* _AIM OF THE TASK_
From the entries below, copy out every line with "comparing" in it.

Top of DATA LISTING

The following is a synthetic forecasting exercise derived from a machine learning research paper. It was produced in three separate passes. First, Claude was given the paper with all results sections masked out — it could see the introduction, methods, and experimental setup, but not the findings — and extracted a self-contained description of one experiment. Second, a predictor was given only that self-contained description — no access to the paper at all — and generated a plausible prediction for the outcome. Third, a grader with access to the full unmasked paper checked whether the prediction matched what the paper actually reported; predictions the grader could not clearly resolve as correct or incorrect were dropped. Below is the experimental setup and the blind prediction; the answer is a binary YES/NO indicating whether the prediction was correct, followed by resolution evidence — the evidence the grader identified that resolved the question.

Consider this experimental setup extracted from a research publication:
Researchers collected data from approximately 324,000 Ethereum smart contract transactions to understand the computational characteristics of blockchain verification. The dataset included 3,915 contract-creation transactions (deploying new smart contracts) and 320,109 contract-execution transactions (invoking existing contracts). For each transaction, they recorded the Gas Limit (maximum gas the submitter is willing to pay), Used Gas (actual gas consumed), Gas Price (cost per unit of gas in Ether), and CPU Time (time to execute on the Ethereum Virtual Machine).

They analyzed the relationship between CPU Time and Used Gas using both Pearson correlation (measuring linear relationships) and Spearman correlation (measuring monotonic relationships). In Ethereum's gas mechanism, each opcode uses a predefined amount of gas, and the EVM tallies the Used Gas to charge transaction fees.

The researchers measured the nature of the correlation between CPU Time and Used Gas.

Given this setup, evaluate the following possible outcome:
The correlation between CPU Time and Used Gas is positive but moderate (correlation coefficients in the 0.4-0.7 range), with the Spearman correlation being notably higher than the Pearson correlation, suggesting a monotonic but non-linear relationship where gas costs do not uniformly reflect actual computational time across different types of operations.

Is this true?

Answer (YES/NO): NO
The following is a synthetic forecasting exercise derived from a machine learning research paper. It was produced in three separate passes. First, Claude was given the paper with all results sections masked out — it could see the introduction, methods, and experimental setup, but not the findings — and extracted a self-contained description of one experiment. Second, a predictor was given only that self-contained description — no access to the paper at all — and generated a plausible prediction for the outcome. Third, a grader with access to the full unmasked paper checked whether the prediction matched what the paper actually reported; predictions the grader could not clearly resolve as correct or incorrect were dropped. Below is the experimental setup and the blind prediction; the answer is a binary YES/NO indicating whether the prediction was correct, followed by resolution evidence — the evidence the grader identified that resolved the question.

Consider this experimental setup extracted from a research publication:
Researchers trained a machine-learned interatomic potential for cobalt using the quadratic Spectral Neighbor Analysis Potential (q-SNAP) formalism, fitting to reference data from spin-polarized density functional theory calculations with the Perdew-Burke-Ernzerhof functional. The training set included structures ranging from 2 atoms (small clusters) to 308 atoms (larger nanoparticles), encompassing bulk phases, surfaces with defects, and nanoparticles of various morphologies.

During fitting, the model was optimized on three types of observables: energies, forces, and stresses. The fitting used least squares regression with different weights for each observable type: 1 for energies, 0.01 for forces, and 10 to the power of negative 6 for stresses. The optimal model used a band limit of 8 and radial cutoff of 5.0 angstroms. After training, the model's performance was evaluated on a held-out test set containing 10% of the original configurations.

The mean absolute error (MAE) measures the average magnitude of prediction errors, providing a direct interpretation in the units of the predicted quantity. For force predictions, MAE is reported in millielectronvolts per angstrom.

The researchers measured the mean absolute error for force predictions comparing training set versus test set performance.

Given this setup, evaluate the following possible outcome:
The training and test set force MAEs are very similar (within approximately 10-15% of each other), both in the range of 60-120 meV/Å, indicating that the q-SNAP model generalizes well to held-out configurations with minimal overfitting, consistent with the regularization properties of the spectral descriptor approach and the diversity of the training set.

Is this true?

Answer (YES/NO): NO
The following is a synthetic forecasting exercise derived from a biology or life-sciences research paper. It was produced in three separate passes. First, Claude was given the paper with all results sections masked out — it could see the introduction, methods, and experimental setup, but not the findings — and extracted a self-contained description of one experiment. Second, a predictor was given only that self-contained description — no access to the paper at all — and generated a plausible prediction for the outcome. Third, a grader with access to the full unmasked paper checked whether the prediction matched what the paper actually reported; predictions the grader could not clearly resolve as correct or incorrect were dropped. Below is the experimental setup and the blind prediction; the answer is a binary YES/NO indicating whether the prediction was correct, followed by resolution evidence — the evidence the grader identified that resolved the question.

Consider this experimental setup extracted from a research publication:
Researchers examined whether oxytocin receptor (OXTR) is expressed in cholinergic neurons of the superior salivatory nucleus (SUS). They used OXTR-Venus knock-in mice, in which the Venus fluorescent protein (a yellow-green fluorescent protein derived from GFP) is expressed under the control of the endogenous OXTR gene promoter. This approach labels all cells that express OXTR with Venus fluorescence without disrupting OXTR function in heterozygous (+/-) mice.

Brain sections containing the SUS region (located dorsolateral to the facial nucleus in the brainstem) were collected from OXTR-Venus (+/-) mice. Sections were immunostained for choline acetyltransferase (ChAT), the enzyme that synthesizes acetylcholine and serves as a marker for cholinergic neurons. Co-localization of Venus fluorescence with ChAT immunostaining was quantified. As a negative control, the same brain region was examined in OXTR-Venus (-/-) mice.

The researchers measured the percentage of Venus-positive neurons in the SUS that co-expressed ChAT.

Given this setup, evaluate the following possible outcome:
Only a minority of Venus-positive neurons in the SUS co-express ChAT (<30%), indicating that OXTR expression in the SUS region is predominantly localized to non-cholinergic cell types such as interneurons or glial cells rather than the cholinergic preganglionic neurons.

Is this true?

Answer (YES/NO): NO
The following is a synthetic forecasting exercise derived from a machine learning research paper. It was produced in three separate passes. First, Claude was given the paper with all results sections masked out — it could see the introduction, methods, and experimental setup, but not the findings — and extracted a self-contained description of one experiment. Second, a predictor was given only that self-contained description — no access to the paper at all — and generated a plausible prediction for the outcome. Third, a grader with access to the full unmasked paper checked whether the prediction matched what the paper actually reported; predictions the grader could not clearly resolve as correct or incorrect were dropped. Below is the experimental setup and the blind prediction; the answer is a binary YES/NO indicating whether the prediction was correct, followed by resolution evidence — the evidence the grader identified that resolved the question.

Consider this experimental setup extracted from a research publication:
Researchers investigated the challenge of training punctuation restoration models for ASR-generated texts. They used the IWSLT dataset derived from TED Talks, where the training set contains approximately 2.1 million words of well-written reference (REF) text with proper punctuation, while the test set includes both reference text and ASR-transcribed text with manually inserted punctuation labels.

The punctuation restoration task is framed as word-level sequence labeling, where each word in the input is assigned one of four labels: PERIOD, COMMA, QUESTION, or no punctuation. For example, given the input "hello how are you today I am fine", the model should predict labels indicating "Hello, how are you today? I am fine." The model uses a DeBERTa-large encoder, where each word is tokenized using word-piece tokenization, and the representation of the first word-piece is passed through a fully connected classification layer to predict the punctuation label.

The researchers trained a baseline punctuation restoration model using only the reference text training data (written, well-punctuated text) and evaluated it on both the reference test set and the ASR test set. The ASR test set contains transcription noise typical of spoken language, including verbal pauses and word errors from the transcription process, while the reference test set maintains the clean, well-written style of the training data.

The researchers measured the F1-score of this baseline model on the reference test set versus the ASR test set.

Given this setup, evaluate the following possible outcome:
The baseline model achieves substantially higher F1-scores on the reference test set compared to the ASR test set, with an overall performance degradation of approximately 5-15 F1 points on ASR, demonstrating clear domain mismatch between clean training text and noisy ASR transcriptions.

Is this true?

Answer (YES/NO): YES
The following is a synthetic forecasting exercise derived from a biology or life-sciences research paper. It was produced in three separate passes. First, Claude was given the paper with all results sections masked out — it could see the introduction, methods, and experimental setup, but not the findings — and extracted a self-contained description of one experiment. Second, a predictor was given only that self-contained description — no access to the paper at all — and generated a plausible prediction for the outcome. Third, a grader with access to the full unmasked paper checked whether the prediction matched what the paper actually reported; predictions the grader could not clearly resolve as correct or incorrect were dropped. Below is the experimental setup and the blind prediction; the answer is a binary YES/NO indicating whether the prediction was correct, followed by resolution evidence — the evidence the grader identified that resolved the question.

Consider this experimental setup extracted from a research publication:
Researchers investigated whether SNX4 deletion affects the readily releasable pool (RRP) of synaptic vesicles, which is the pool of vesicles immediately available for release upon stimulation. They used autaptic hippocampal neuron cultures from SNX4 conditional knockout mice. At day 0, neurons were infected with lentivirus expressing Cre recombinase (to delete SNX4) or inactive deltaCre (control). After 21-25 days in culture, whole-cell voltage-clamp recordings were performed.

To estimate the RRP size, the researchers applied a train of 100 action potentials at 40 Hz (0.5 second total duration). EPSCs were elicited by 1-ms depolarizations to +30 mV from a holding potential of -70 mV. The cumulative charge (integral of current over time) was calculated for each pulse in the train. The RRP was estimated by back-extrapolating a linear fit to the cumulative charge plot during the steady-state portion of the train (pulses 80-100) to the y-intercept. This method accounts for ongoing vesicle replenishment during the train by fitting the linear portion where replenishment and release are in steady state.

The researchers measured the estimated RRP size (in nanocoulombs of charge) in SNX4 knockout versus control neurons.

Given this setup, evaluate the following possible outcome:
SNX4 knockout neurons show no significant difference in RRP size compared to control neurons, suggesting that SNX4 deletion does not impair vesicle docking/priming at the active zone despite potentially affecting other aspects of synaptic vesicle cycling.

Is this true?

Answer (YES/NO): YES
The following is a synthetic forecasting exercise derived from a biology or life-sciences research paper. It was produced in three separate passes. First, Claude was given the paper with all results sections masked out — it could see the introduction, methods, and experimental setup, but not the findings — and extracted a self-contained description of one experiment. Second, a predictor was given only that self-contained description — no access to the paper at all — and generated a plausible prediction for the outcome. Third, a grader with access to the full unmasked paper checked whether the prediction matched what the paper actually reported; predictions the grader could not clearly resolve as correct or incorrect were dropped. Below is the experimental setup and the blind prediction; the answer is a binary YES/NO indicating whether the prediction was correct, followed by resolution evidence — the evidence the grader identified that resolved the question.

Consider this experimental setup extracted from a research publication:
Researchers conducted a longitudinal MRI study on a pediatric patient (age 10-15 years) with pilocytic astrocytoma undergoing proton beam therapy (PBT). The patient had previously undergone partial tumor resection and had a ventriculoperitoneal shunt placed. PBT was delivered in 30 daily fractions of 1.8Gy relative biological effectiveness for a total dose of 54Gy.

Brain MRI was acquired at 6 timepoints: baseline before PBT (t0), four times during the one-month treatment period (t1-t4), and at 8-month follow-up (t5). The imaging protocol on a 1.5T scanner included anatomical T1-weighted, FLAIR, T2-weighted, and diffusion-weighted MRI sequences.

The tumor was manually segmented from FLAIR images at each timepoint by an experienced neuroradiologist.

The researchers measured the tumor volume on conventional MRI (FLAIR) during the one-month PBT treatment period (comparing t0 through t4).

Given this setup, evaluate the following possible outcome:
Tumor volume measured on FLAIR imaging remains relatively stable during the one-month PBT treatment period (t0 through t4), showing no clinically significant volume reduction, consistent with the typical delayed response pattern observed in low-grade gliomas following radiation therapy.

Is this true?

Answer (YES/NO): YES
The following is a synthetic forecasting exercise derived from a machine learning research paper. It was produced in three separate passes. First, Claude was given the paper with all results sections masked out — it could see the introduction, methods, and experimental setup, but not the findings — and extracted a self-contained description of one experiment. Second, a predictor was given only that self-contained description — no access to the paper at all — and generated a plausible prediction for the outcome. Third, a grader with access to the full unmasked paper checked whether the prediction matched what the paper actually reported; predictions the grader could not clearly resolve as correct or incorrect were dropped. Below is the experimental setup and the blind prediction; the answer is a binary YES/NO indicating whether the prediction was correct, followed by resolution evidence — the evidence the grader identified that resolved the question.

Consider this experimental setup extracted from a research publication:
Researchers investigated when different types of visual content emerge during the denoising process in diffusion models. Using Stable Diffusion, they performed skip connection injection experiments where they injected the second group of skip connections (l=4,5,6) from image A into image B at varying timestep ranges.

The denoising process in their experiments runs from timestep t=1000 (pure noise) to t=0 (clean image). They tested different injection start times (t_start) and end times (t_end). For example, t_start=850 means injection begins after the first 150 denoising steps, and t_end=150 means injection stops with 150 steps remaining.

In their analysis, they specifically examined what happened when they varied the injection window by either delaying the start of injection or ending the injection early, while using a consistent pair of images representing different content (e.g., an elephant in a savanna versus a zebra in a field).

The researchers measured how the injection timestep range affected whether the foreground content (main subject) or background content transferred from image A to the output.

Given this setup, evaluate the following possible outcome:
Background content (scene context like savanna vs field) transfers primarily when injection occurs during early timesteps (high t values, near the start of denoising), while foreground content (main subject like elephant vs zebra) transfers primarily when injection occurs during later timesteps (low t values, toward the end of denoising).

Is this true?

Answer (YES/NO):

Bottom of DATA LISTING

* _RESPONSE TO THE TASK_
The researchers measured the mean absolute error for force predictions comparing training set versus test set performance.
The researchers measured the tumor volume on conventional MRI (FLAIR) during the one-month PBT treatment period (comparing t0 through t4).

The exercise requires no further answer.